Optimists believe that good things will last. Pessimists rapidly close the vistas of hope, preventing good things from happening. Need we say more?
Can pessimists learn to become optimists? Can they greet the New Year with as much fervour and delight as optimists?
Martin Seligman of the University of Pennsylvania, in his book “Learned Optimism”, discusses how his research team, by working with pessimists, found they were able to adopt social and work skills that helped them avert negative thoughts and reported fewer problems, which leads us to the annual ritual of making New Year Resolutions…. a step psychologists consider positive.
Studies show that a negative frame of mind offers negative solutions. You can treat the barrier of pessimism by boosting your self esteem. It takes a few weeks of practice and perseverance, but it can be done. Once optimism is learned and enjoyed, a relapse is unlikely.

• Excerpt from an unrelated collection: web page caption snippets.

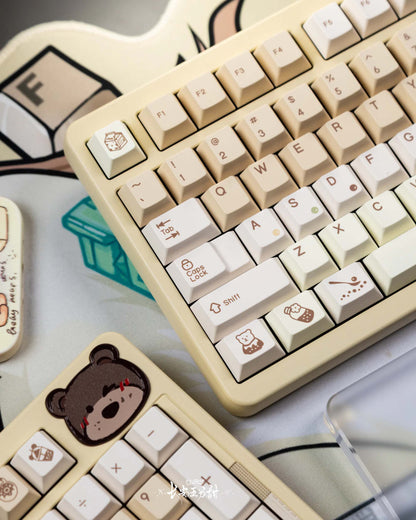 Qwertykeys Pearl Milk Tea Keycap Set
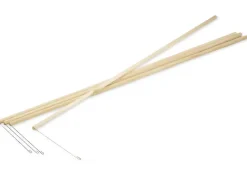 Laternen-Holzstäbe mit Drahtbügel, 50-tlg.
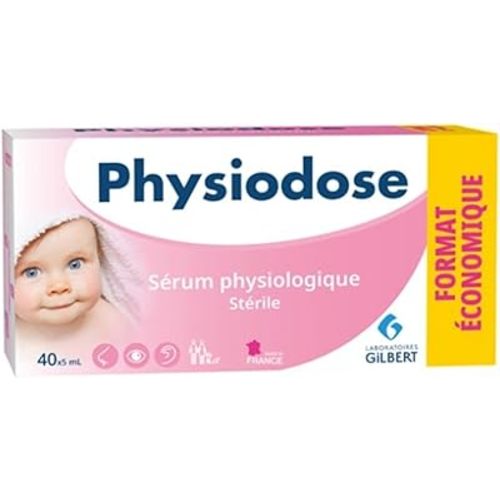 Suero fisiológico fisiológico - Caja de 40 dosis únicas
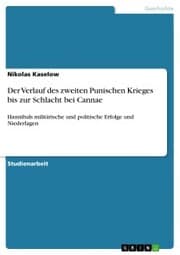 Cover von Der Verlauf des zweiten Punischen Krieges bis zur Schlacht bei Cannae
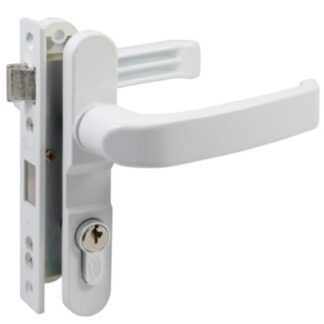 CERRADURA TIPO MANIVELA C/LLAVE SATINADA LOCK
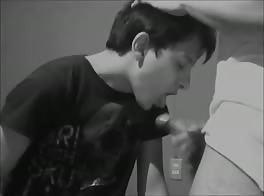 Cocksucking twink gets hot facial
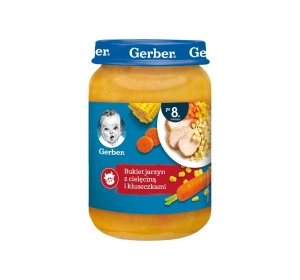 Gerber obiadek po 8 miesiącu Bukiet jarzyn z cielęciną i kluseczkami 190 g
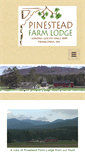 Mobile Screenshot of pinesteadfarmlodge.com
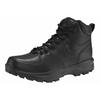 Schnürboots NIKE SPORTSWEAR "Manoa Leather", Gr. 41, schwarz (schwarz, schwarz, schwarz), Leder, sportlich, Schuhe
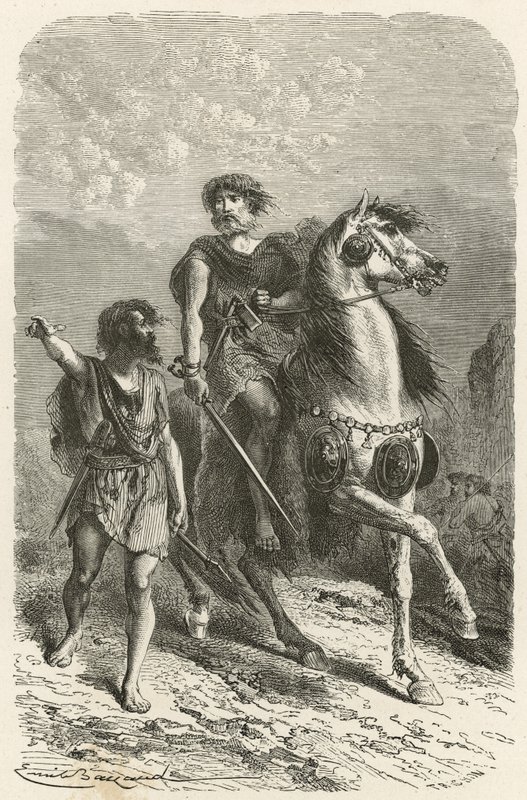 Krigere i bronsealderen av Emile Antoine Bayard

Even if you break your New Year resolutions, make them anyway, you just might accomplish them. If you make none there will be nothing accomplished. If you have a false start, why not try again, success will be yours, sooner or later. Thoughts can be controlled and trained just like your muscles.
The old year is dying, let it die, and let your bad habits die with it. Drop an old grudge, share a funny story, reach out to an old friend, pay someone a compliment, forgive an injustice, laugh out loud, all these are positive thoughts adopted by optimists, who enjoy life more and live longer and healthier.
Under our present circumstances it may be hard to look on the bright side, but there's a new year coming, giving us reason to rejoice despite our state of depression.
Filled with promise, filled with dread, we await the new adventure of 2013. Here it comes with its abundance of joys and sorrows. Forget the tragic events of 2012. Let us ring out this “annus horribilis”, and with it the cruelty, the violence, the bloodshed. Let us ring in peace, compassion, understanding and kindness. If there is one virtue we can wish for above all others, let it be kindness. Kindness is the message of our traditional New Year song “Auld Lang Syne” or “old long since”, written by the Scottish poet, Robert Burns….let us sing it one more time, and let us and mean it, this time.
Out with the old, we have survived.
In with the new, we shall overcome.
Walk tall, laugh more and make this the best beginning of the best year yet!